Reproduce everything in the listing from the line containing "From the camera's standpoint, what" down to the line containing "193 centimetres", inclusive of both.

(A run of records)
★ ★ ★ ★ ★
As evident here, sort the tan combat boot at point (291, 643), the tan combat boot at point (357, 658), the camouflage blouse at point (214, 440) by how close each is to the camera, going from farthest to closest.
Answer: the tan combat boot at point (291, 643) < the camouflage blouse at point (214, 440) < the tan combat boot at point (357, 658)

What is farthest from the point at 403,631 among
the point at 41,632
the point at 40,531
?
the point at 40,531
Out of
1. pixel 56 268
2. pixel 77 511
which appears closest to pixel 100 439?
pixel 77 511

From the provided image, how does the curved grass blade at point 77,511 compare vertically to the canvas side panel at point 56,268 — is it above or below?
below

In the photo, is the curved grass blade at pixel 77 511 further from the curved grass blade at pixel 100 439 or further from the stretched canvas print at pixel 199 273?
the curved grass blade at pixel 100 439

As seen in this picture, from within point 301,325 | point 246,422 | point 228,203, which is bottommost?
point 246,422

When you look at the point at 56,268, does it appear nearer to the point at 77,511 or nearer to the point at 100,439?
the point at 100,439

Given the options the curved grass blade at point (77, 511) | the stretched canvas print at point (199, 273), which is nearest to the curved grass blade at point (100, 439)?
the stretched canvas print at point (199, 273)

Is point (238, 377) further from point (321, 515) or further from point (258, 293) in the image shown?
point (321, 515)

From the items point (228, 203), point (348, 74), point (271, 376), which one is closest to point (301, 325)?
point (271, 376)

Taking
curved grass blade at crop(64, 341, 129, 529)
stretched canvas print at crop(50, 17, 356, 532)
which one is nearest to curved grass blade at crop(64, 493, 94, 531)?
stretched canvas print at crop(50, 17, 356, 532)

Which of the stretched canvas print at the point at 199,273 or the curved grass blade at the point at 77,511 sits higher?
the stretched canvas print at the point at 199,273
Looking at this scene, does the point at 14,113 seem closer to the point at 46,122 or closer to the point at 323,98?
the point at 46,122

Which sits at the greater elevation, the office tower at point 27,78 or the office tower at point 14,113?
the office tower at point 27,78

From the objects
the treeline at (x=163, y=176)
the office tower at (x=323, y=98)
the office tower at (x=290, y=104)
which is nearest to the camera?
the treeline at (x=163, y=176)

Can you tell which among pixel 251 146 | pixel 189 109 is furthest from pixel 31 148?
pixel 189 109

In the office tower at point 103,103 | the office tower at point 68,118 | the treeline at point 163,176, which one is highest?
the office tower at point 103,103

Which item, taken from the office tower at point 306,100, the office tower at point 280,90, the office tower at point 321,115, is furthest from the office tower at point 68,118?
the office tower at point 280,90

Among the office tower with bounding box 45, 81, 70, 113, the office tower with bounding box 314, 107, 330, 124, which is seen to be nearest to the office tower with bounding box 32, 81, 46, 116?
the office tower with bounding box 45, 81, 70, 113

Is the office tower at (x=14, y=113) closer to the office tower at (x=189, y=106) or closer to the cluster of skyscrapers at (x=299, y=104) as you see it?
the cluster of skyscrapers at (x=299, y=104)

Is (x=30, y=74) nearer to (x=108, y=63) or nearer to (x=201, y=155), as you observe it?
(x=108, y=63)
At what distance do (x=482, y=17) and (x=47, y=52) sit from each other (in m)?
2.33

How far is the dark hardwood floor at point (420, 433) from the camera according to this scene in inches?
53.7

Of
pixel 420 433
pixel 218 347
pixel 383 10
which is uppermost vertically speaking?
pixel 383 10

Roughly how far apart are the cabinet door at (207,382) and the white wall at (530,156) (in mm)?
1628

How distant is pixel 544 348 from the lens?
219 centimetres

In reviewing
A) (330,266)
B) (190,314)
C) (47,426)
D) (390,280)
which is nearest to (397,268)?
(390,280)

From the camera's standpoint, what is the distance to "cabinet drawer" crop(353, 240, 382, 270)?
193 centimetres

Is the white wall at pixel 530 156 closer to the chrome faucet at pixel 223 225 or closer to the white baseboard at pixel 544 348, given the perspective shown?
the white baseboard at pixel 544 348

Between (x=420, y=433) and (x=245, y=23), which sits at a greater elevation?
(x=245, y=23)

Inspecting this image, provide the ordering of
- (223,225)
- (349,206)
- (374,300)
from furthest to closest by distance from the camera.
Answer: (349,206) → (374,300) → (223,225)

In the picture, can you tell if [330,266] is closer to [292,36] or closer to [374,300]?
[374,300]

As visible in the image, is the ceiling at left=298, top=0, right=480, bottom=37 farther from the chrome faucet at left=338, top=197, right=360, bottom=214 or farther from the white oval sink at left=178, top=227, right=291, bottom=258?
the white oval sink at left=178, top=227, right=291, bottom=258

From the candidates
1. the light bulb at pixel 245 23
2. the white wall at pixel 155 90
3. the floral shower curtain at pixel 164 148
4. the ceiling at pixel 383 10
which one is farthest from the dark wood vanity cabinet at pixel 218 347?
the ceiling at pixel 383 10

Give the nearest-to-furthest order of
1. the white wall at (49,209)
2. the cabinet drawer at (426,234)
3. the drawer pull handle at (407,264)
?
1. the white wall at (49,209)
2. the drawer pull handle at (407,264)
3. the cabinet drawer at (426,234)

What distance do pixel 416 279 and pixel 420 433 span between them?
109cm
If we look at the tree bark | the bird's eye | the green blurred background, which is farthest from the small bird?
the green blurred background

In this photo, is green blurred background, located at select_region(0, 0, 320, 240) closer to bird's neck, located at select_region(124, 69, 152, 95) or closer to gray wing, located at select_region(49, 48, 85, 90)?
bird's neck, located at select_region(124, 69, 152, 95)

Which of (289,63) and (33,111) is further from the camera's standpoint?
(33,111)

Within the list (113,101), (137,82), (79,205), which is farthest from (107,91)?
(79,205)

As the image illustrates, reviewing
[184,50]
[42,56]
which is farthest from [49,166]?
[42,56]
★ ★ ★ ★ ★
| WRITTEN RESPONSE |
From the camera's standpoint, what is the distance to "cabinet drawer" crop(353, 240, 382, 270)?
193 centimetres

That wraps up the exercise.